Step 5: Master Essential Skills
While I believe stuff can help a lot and it’s nice to have things on hand that can help us be better prepared, in the end, skills will never run out.
Repair & Maintenance
- Learn basic plumbing, electrical, and carpentry
- Build DIY tools and fix common household and vehicle issues
Cooking from Scratch
- Practice now: bake bread, cook beans, preserve leftovers
- Get used to cooking without gadgets or pre-made ingredients, cook from scratch as often as you can
First Aid & Health
- Build a basic first aid kit, and get a trauma kit and know how to use them
- Learn basic herbal medicine
- Sanitation = prevention. Keep your area clean.
- Make a toilet bucket
Community & Trade
- Start building local networks now—trade, barter, teach, find local farms, get to know neighbors, etc.

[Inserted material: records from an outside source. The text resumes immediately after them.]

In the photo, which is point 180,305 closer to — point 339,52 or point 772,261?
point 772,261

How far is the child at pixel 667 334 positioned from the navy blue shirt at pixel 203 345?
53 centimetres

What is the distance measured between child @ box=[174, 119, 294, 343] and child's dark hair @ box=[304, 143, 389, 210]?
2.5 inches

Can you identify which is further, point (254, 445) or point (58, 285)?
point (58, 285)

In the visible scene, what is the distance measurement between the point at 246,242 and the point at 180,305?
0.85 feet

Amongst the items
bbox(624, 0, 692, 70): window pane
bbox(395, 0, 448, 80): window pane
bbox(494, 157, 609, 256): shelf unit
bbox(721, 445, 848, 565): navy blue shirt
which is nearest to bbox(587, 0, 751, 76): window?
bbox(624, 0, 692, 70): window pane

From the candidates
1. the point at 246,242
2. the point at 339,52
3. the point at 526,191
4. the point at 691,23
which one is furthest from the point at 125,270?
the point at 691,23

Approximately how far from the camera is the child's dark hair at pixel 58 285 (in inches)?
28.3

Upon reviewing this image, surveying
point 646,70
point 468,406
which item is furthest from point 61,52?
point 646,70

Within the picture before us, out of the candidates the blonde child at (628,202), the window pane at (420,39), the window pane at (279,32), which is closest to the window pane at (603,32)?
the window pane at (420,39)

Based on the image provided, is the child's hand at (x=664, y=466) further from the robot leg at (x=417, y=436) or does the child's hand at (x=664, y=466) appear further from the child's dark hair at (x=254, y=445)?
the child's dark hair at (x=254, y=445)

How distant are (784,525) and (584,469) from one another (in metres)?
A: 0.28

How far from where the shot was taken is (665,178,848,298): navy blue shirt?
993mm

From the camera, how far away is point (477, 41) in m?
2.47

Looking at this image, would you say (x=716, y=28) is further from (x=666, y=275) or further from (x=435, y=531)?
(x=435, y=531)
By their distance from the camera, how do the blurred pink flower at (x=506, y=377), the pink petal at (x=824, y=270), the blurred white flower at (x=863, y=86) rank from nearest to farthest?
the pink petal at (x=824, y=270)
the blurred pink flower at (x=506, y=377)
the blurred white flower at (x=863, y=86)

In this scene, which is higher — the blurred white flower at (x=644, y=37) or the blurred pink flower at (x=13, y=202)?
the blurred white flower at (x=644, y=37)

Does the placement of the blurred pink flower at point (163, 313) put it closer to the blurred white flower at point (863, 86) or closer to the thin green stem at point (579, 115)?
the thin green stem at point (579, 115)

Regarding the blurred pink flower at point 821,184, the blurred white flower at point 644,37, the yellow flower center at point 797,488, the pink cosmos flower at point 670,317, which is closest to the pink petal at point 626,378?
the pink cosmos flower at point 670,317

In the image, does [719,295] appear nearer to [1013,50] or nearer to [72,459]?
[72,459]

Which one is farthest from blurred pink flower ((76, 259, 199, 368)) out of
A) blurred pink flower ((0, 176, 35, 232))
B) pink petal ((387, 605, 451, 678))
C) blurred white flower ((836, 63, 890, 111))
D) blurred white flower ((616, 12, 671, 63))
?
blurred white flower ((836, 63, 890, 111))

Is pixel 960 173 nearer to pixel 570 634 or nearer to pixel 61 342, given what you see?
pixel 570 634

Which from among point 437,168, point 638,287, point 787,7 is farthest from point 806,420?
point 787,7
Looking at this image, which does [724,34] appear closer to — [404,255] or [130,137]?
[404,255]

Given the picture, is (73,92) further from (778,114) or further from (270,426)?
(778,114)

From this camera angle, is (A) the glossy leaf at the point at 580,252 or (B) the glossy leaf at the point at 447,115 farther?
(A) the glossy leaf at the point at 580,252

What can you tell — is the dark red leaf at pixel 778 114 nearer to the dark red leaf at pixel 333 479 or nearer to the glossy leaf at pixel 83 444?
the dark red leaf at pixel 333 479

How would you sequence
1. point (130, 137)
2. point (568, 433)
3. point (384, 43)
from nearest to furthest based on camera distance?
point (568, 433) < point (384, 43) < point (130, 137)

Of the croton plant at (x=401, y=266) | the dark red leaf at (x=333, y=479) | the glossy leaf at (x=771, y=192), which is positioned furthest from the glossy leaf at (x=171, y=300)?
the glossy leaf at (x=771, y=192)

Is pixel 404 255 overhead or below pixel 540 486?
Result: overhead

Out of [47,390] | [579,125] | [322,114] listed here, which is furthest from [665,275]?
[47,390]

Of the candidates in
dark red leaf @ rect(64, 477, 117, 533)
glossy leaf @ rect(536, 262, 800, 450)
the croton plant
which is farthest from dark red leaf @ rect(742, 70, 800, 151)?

- No one survives alone long-term

What You Can Do This Week
- Store 7 days of water per person (two gallons per person, per day)
- Start growing one edible plant (like microgreens)
- Cook one meal using no electricity (like with a coleman camp stove)
- Learn how to filter water (or make your own)
- Create a blackout box (or closet) with lanterns, crank radio, etc.
- Stock up on some non-perishable food items from your normal grocery store, for at least three days.
Final Thoughts:
You don’t have to move off-grid tomorrow. But if you’re prepared to live without modern systems for a while…
You’re prepared for just about anything that comes your way, that includes Tuesday and Doomsday.
Start where you are. Use what you have. Learn what you don’t. And keep at it! Little by little, step by step. You got this!